After the deadliest year in more than 20 years, the Chicago Police Department released its 2017 initiatives to reduce violence.
Following 2016’s 762 murders, 3,550 shooting incidents, and 4,331 shooting victims, Chicago Police Superintendent Eddie Johnson announced the departments plan’s on New Year’s Day. Johnson characterized the city’s plans as an “enhanced crime fighting strategy,” designed to reduce violence, increase the capability of officers and build public trust. The department is pulling from tested and proven best practices from other major cities.

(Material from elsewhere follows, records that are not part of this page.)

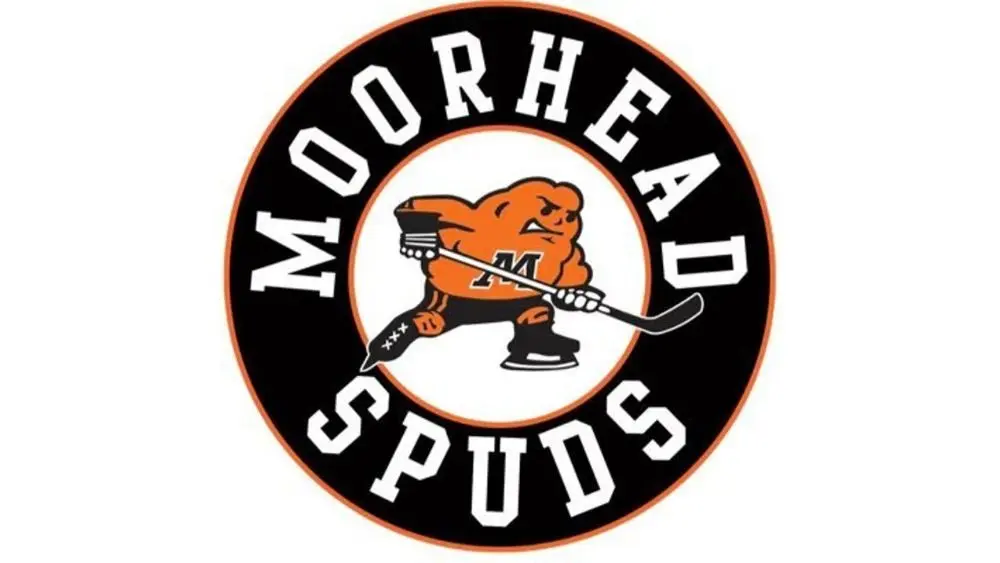 Moorhead Spuds Boys Hockey Logo
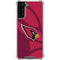 NFL Arizona Cardinals Double Vision Galaxy S22 Plus Clear Case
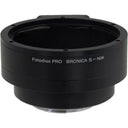 Fotodiox Pro Adattatore per obiettivo - Obiettivo Bronica S SLR per corpo macchina reflex Nikon F Attacco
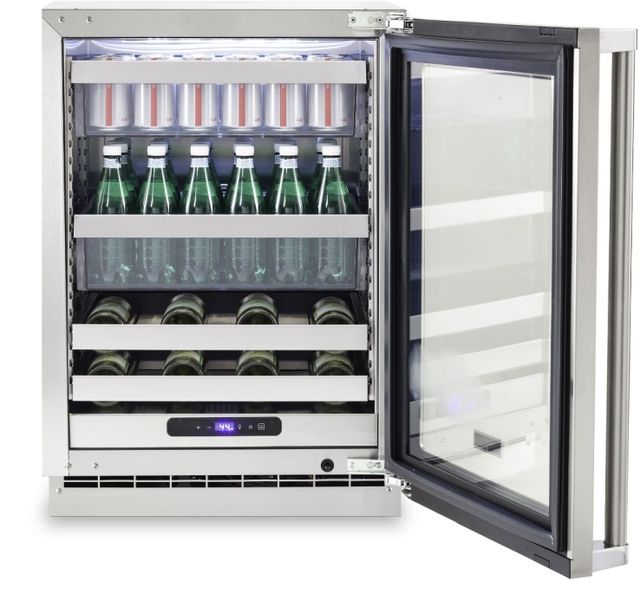 Viking® 24" Stainless Steel Wine Cooler-3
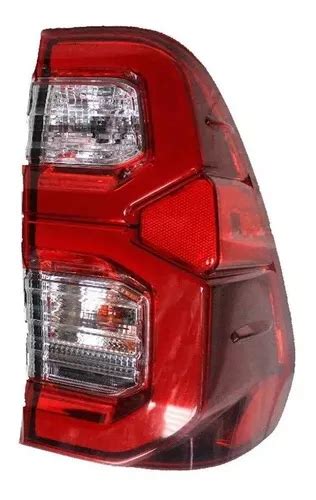 Calavera Toyota Hilux Sr 2021 2022 Led Tyc Der Envío gratis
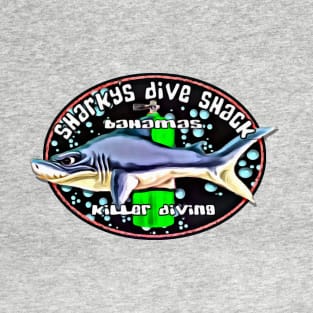 Sharky's Dive Shop T-Shirt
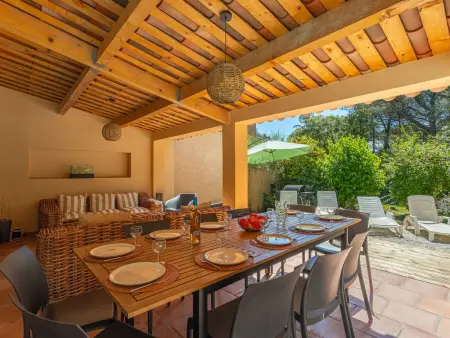Les Mimosas, Villa 10 personnes à Gassin - Photo 1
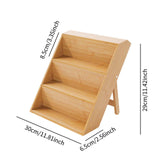 Maxbell Seasoning Organizer 3 Tier Modern Kitchen Counter Shelf for Home Cafe Pantry style 1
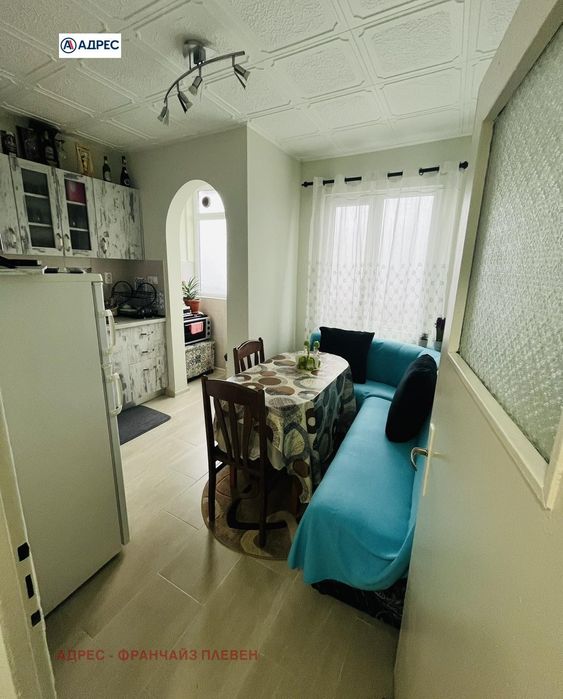 2-стаен в Плевен-Дружба 4 площ 60 цена 83000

The 2017 initiative relies heavily on using technology, specifically data analytics, to better understand how law enforcement can best protect Chicago residents and visitors. While data analytics are favored by police departments around the country, Chicago Police Department has had a mixed experience with analytics programs. The accuracy of a predictive policing program that it had previously deployed came under attack in 2016. However, the department remains hopeful that data can help quell violence.
“A major component will be the creation of district-based intelligence centers so that crime plans and deployments can be more custom-tailored to the individual nuances and patterns in communities,” the department said. “These centers will be staffed with district intelligence officers and crime analysts from the University of Chicago Crime Lab.”

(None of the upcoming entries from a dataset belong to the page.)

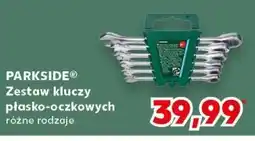 Kaufland Zestaw kluczy płasko-oczkowych Parkside oferta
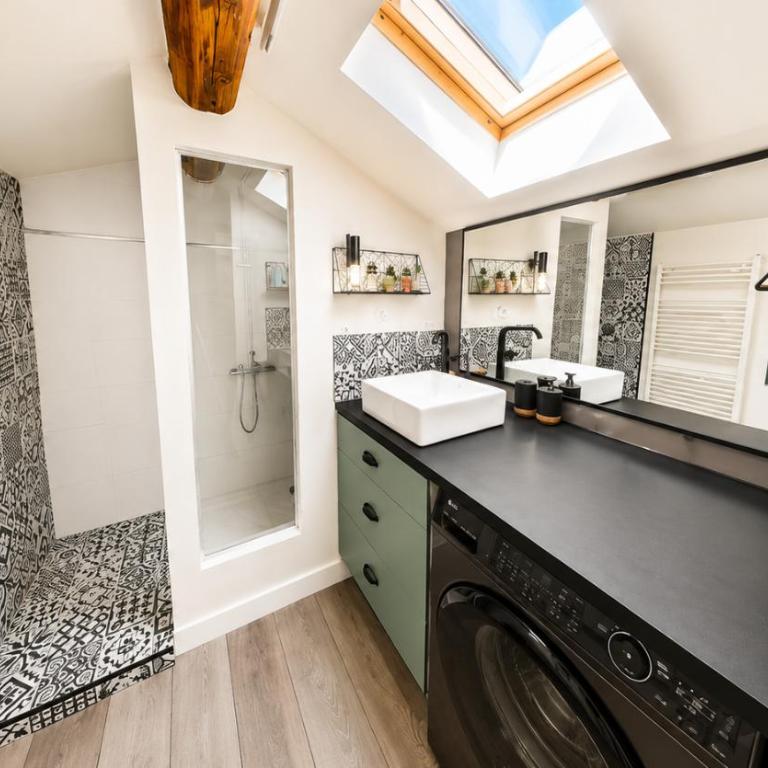 Duplex atypique en centre-ville - Apartment mit 2 Schlafzimmern - 6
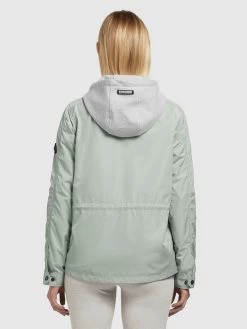 Khujo Tussenjassen Tussenjas FLAMES Dames Pastelgroen -Khujo 26efa135ef8e8dd18290fcd144ce3a67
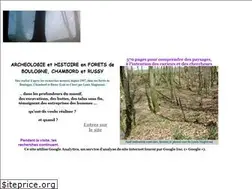 Sites similar to archeoforet.org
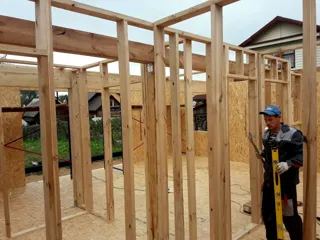 “Yesentuki 8x8” projeli ev, Rybinsk: iç bölme duvarları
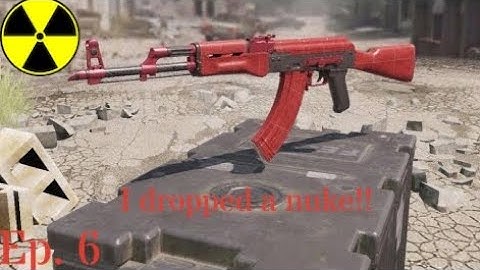 NUKE WITH THE AK-47! Nuke With Every Weapon Ep. 6, CoD: Mobile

According to the department, the two centers will be operational later this month.
“This strategy will also place a heavy emphasis on creating a culture of accountability for repeat violent offenders so that we actually have meaningful deterrents to gun crime and trigger pullers think twice about the consequences for their reckless actions,” the department said. “In addition CPD is working with our newly elected partners in the State’s Attorney’s Office to strengthen how we investigate and prosecute gun cases.”

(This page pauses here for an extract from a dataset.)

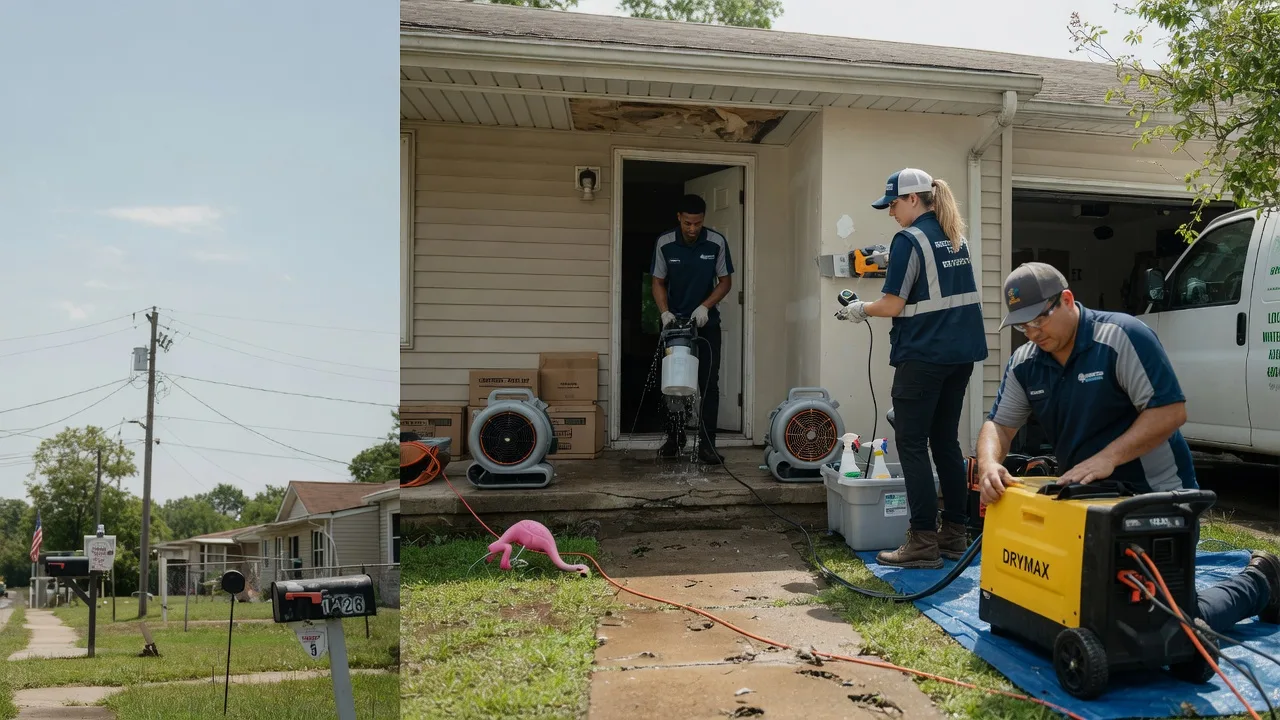 Storm Damage Water Removal in Cynthiana, KY near me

In addition to intelligence centers, the CPD is planning to deploy more on-the-ground technology such as body cameras, gunshot detection tech, and street cameras to help patrol officers.
By the end of the year, officers from all districts will wear body cameras, the department said. Additionally, gunshot detection systems are set to be expanded in two of Chicago’s more crime-ridden neighborhoods.
“If you give us the tools that we need to hold these individuals accountable, I promise you 2017 will be a much better, and safer, year for the city of Chicago,” Johnson said.